SOURCE EXCERPT:
☆ ☆ ☆ ☆ ☆
Although Rome was the primary destination on the travelers of the Grand Tour in the 19th century, Florence and Venice were also much visited and therefore it was also in these two cities that Italian photography spread and the demand for images of the most important monuments and the characteristic views grew. The demand became of such importance that some artists started studios to supply the need for visual souvenirs. The phenomenon in Florence began in the 1840s but it was towards the end of that decade and the beginning of the 1850s that the oldest of the three Alinari brothers, Leopoldo (1832-1865) a lithographer, started to use a camera obscura, perhaps in collaboration with the Venetian photographer Domenico Bresolin, During this time he seems to have known Eugene Piot that he could have commissions from him for the photos of Pisa for "L'Italie monumentale". The talent of Leopoldo was noticed by his employer the printer, Luigi Bardi, and they opened a photographic studio under the Bardi name. Leopoldo Alinari in 1852 opened his own studio in the Via Cornina in Florence near Luigi Bardi who sold in his shop Leopoldo's photographs. The images were rigorously numbered and listed with the number commonly shown on the image in the lower right. The earlier images were printed on salt paper but this was soon replaced by albumen prints of a large size, 36 x 24 cm. These early photographs were always mounted on cardboard and they almost always bear the blindstamp of Bardi.
☆ ☆ ☆ ☆ ☆
ENTRIES SHOWN:
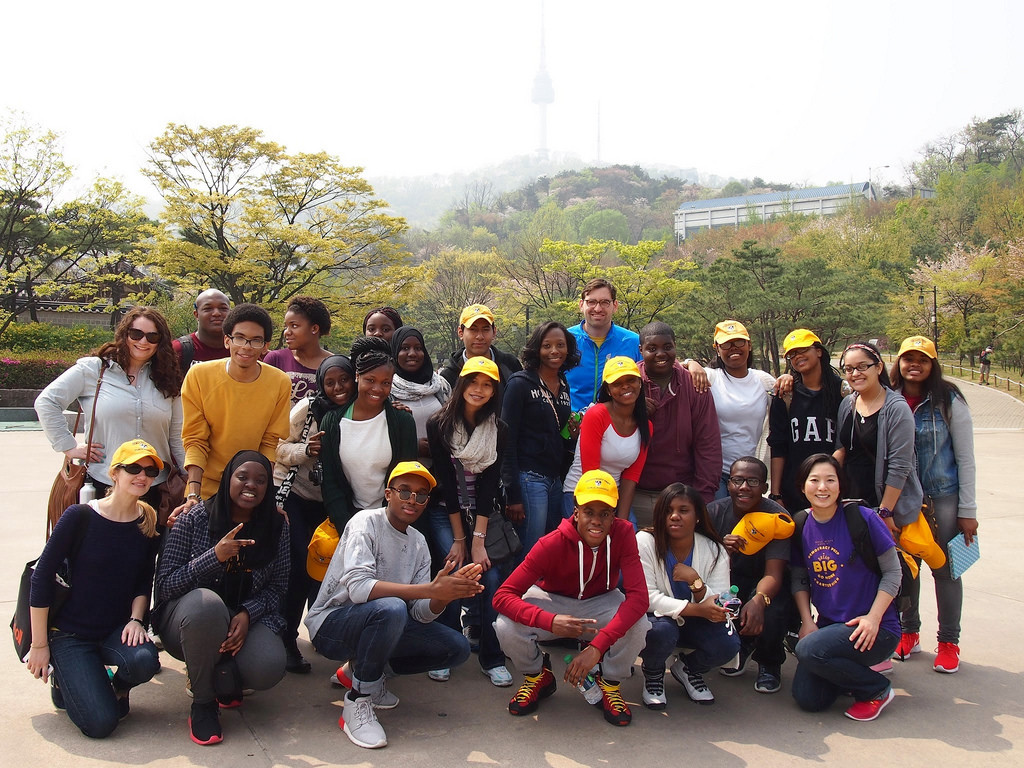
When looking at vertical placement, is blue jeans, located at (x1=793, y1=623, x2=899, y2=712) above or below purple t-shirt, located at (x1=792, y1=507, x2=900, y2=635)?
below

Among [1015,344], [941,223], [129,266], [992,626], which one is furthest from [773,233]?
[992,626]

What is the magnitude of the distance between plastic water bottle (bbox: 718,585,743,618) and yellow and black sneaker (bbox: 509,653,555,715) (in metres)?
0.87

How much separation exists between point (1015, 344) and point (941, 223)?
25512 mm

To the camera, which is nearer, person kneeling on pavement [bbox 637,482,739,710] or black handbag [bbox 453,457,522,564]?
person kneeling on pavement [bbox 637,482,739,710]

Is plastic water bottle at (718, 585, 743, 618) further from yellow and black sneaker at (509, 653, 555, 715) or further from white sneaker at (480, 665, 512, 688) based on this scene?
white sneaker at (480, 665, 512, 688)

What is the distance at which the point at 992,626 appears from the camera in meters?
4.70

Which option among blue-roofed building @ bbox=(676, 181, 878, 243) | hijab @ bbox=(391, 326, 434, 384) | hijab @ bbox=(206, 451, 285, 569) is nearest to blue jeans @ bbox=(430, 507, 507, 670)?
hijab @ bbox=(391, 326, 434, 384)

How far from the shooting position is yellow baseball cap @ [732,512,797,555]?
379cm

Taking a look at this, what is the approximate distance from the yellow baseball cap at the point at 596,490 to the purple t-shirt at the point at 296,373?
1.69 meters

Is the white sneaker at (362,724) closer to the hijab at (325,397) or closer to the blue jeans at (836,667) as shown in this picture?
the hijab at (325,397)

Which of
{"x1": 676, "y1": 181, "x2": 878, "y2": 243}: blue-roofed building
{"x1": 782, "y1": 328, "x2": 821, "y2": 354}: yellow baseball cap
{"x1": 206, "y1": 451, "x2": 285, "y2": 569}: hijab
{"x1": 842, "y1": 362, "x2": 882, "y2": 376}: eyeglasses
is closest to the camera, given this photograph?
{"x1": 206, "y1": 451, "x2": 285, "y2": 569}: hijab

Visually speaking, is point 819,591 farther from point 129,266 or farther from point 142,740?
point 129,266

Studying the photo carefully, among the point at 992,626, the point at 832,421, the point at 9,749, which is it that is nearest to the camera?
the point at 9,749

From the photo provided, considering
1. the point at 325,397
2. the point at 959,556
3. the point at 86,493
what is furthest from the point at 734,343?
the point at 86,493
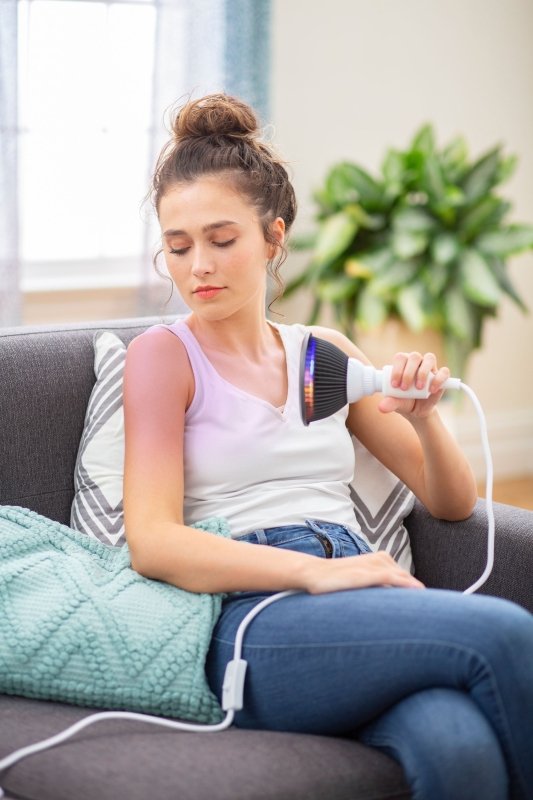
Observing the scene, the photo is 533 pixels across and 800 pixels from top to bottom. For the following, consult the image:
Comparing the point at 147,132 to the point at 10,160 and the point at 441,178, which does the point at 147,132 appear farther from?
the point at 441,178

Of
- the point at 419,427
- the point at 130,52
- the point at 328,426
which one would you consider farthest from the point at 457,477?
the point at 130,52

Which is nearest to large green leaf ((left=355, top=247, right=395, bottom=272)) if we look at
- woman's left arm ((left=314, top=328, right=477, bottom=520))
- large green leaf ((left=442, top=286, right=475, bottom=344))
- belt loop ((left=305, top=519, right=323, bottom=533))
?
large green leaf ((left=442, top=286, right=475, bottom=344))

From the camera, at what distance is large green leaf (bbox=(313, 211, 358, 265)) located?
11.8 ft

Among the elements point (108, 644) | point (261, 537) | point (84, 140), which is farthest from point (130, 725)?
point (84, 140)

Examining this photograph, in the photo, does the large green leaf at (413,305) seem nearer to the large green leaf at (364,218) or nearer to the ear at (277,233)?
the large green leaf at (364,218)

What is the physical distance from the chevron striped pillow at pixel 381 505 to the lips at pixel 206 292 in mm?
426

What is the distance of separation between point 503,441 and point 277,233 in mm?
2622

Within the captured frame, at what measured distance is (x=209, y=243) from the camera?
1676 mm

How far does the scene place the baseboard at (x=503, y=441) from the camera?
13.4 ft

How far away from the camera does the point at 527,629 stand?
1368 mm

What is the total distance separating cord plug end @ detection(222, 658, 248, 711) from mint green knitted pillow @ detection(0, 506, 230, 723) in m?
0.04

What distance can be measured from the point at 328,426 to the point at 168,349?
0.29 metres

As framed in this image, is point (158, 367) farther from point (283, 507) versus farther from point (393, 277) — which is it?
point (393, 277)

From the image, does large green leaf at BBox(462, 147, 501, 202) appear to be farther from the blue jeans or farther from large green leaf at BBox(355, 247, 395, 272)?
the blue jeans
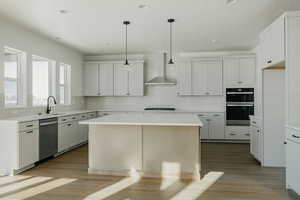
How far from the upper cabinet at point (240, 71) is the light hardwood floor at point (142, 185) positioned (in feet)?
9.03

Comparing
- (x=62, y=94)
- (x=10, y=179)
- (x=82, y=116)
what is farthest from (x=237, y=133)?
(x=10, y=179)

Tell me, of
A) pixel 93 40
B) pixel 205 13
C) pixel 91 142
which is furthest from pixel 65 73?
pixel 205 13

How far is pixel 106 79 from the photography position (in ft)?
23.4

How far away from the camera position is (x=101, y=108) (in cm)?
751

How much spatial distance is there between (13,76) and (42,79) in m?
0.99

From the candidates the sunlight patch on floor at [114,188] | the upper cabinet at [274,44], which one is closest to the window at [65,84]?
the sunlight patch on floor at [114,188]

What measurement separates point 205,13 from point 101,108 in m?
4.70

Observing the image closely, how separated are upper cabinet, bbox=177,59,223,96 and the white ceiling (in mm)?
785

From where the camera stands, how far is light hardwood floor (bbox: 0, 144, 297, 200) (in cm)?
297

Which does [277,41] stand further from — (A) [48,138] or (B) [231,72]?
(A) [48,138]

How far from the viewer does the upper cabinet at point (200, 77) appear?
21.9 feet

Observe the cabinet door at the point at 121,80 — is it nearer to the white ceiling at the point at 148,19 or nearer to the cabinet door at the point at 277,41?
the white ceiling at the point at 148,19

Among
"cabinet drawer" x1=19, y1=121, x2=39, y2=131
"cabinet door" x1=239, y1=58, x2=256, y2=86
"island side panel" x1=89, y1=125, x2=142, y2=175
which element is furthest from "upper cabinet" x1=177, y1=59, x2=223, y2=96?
☆ ☆ ☆ ☆ ☆
WHAT IS ASKED:
Extend the passage on early Florentine photography and the Alinari studio, picking up after its final sentence.

ANSWER FOR THIS EXERCISE:
 
In 1854, Leopoldo encouraged by the success that he was having, left Bardi and established his own studio together with his two brothers, Romualdo (1830-1891) and Giuseppe (1836-1891). At this date, 1854, began the long and successful history of the Alinari Brothers (Fratelli Alinari), a company which still exists today and has the Fratelli Alinari Museum of the History of Photography in Florence (www.alinari.com).
 
Fratelli Alinari, besides photographing Florence, devoted themselves to the images of the most important Tuscan cities along with those of Umbria, Lucca, Siena, Perugia etc were all photographed and in 1856 they published their first catalog "Photographies de la Toscane et des Etats Romains, chez L. Alinari". They also left the small studio on the Via Cornina and moved to a new and larger studio at 8 Via Nazionale. In 1872 they opened a branch "Alinari & Cook" in Rome on the Via del Corso, 90 and one in Naples on the Strada Santa Caterina a Chiaja.
 
Meantime the firm saw the advantages of effective marketing and participated in the most of the international exhibitions; beginning with the 1861 Florence exhibition and their photographs were shown in Vienna, Paris, Milan etc., always receiving recognition and prizes.
 
In the early years of Fratelli Alinari they also had a portrait studio and this was especially significant in the brief period Florence was the capital of Italy before Rome became the seat of government. This work was later passed to external photographers and the quality declined to the point that the portrait business was abandoned.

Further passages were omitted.